Concluyeron las tareas de la Comisión de Presupuesto integrada con Hacienda de la Cámara de Senadores, que aprobó sin modificaciones el proyecto de ley de Rendición de Cuentas. El articulado pasará a ser tratado en el pleno de la cámara alta el próximo lunes y se espera su aprobación no más allá del miércoles.
Según supo la diaria, 216 artículos del total de 312 fueron votados por unanimidad, mientras que los 96 restantes fueron aprobados con los votos del Frente Amplio (FA) en la comisión, además de algunos apoyos puntuales de legisladores de los otros partidos. Así las cosas, un poco más de dos tercios del articulado sumaron voluntades tanto del oficialismo como de la oposición.
Concluida la votación, el senador del FA Sebastián Sabini expresó su satisfacción por haber logrado “sacar el proyecto tal cual vino de [la Cámara de] Diputados”, uno de los objetivos que se proponían en el oficialismo. El legislador, que preside la comisión, destacó en una rueda de prensa que esto permitirá mantener la unificación de las transferencias a infancias y adolescencias tal como se había aprobado en la cámara baja, así como una serie de recursos para la educación, la seguridad y el fortalecimiento de “las políticas de situación de calle”, asunto que constituye “una de las principales preocupaciones de la población”.

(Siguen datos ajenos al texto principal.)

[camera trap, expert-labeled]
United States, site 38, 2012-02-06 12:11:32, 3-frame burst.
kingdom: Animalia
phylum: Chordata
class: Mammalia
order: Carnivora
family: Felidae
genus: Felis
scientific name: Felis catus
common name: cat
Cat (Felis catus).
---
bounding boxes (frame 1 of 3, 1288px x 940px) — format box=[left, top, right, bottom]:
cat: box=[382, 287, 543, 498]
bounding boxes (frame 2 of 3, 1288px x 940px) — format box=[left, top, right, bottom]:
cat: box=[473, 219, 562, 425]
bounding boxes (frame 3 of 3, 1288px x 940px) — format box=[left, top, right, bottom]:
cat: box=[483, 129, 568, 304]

“Lo que estamos haciendo aquí es honrar, de alguna forma, el acuerdo que se hizo en Diputados”, evaluó, y acotó que “otros aspectos” que se entiende pertinente modificar pueden ser atendidos a través de mecanismos alternativos, de manera de que “el proyecto siga su curso hacia el Poder Ejecutivo y ya desde enero del año que viene se puedan implementar sus políticas”.

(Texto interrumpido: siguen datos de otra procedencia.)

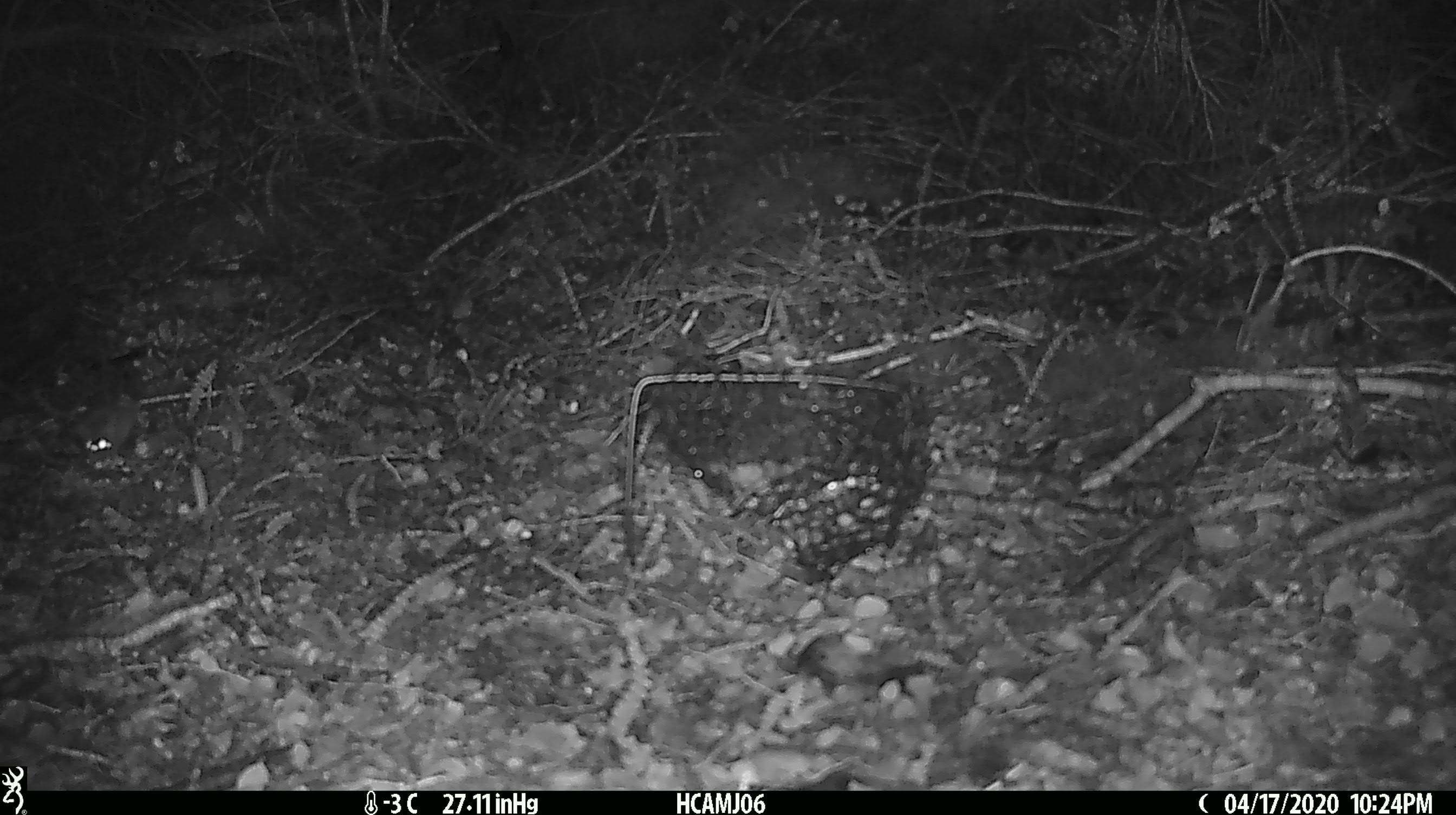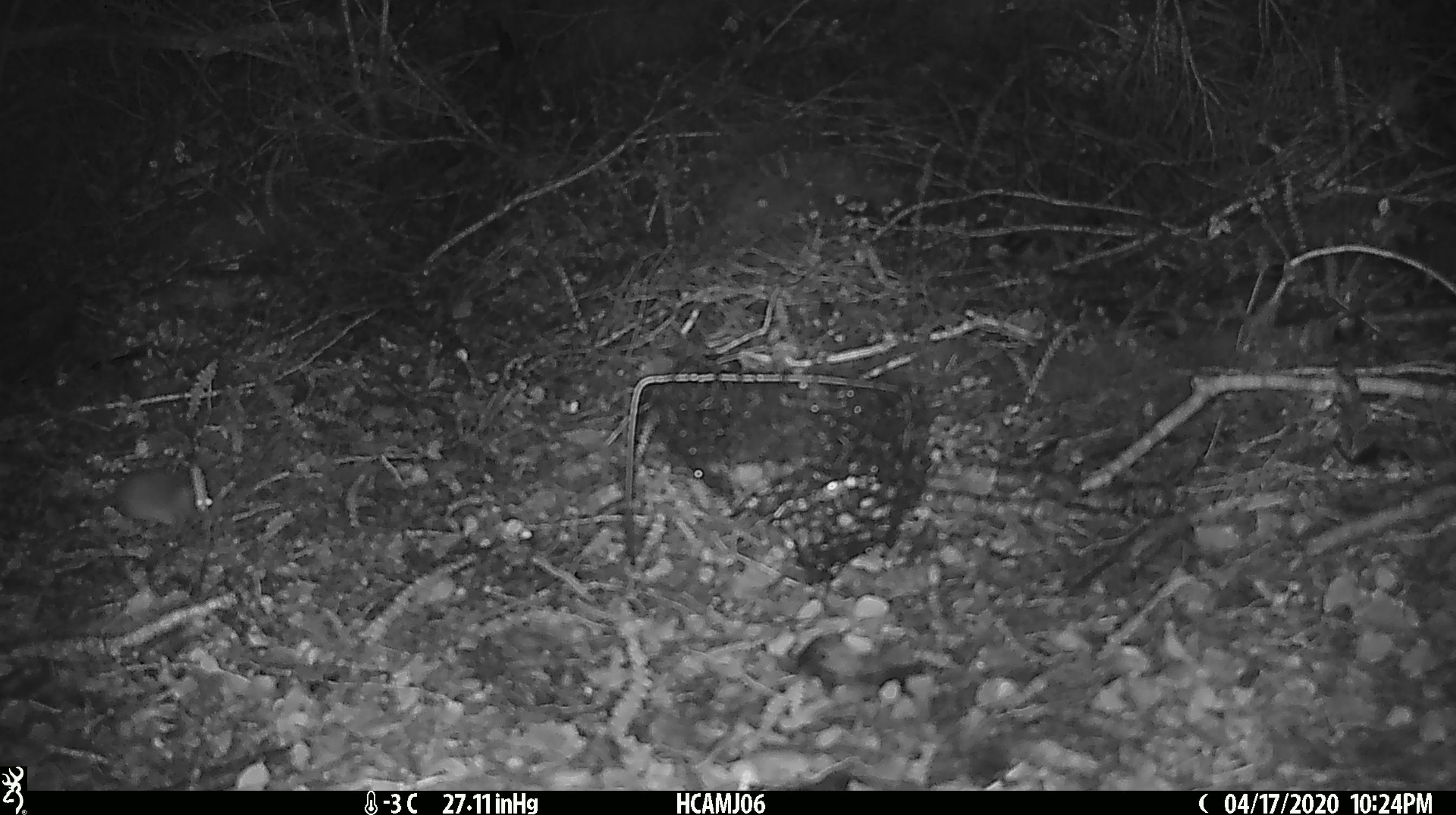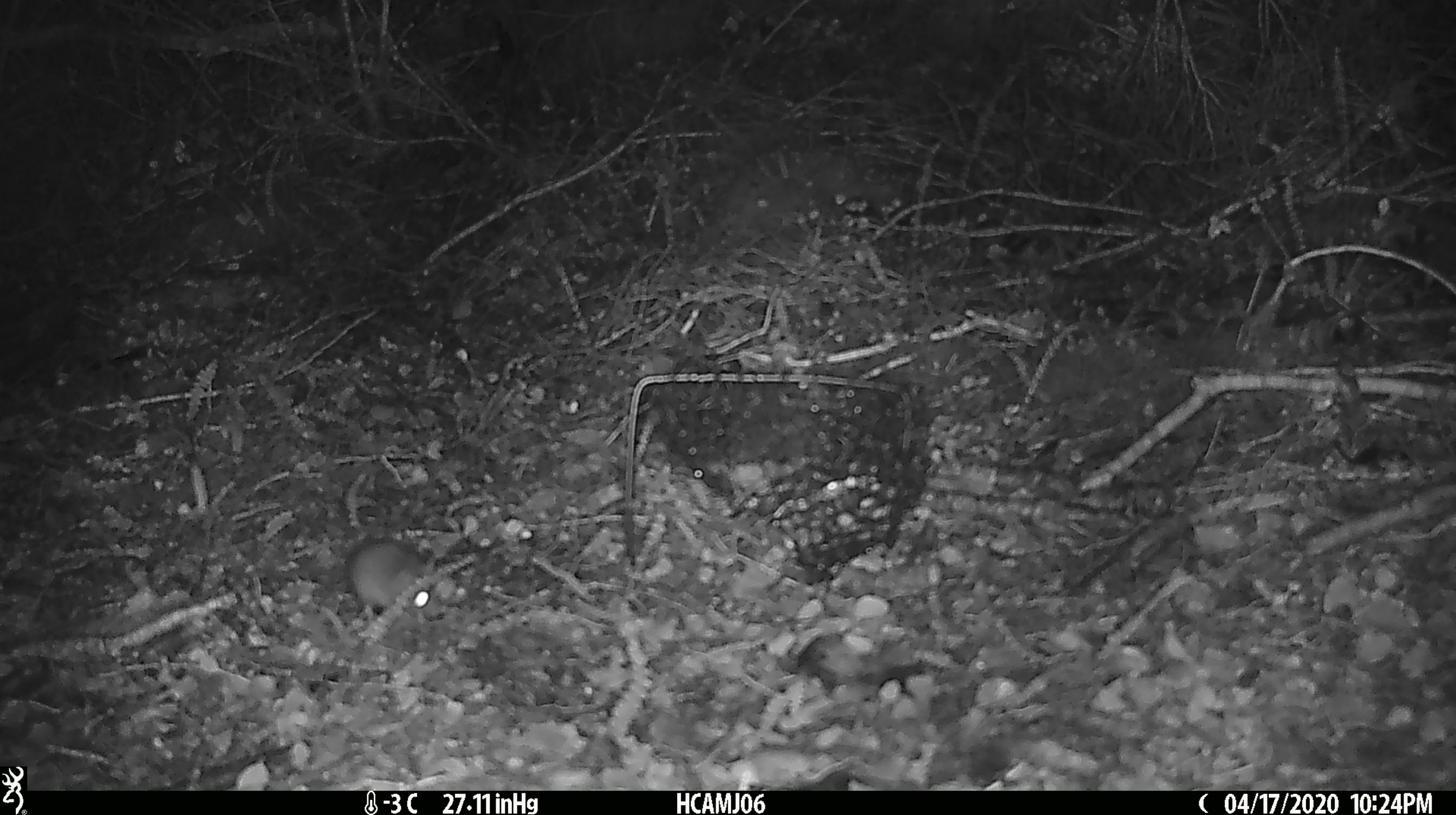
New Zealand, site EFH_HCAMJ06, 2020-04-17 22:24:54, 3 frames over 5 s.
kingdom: Animalia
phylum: Chordata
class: Mammalia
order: Rodentia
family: Muridae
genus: Mus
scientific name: Mus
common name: mouse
Mouse (Mus).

En ese sentido, no existen mayores impedimentos para concretar lo descrito por Sabini, ya que, si bien debió pactar con Cabildo Abierto para su aprobación en Diputados ante la falta de votos suficientes, tal no es el caso en Senadores, donde el FA es mayoría.
Sin embargo, la postura del oficialismo fue repudiada desde la Coalición Republicana (CR): en una rueda de prensa, el senador nacionalista Javier García acusó al partido de gobierno de imponer “un bloqueo parlamentario que niega la voz de la oposición”, y lamentó que si bien la oposición acompañó “muy buena parte de los artículos”, también presentó “más de 50 aditivos y sustitutivos” que “mejoraban sustantivamente” el proyecto de ley y no fueron acompañados.
García dijo no compartir el argumento de que, como la bancada de la CR anunció que no acompañaría el articulado en general, eso significa que no estaba dispuesta a debatir, y lo tildó de “infantil”. También sostuvo que todas las propuestas efectuadas contaban con financiamiento e implicaban “la reingeniería de los recursos”, que tomaba “de un lado [en el] que pueden estar mal destinados para utilizarlos en otros”. “Son prioridades”, evaluó, y sostuvo que, si bien “algunos se pueden transformar en ley”, aquellos que “tienen aspectos presupuestales no”, ya que eso es algo inconstitucional.
Sin embargo, y consultado sobre ambos aspectos, Sabini reprochó, en primer lugar, que “la oposición se impuso no votar” el articulado, por lo que lo que hizo el partido de gobierno “fue negociar y trabajar para que se apruebe”. “El problema es que quedaron afuera de la discusión y por eso hemos vivido todos estos días tantos ataques”, afirmó, y dijo entender que eso parte de la intención de “generar hechos políticos por fuera de la rendición”. Es así que catalogó a la situación como “una puesta en escena que al final salió mal”, ya que “más de dos tercios de los artículos en comisión fueron votados por la oposición” igualmente.
Con respecto a las propuestas que la oposición presentó en la comisión, Sabini dijo que estas eran “invotables”. Según dijo, y en oposición a lo expuesto por García, varios de los artículos se asemejaban una “carta a los reyes magos” que disponía de “más de 400 millones de pesos sin financiamiento”. A ellos les sumó “una especie de mini LUC [ley de urgente consideración]”, compuesta por “un montón de articulitos que no tienen nada que ver con la Rendición de Cuentas”, y “otros aditivos”, que denunció que proponían “quitar recursos a la infancia para dárselos a otros organismos”.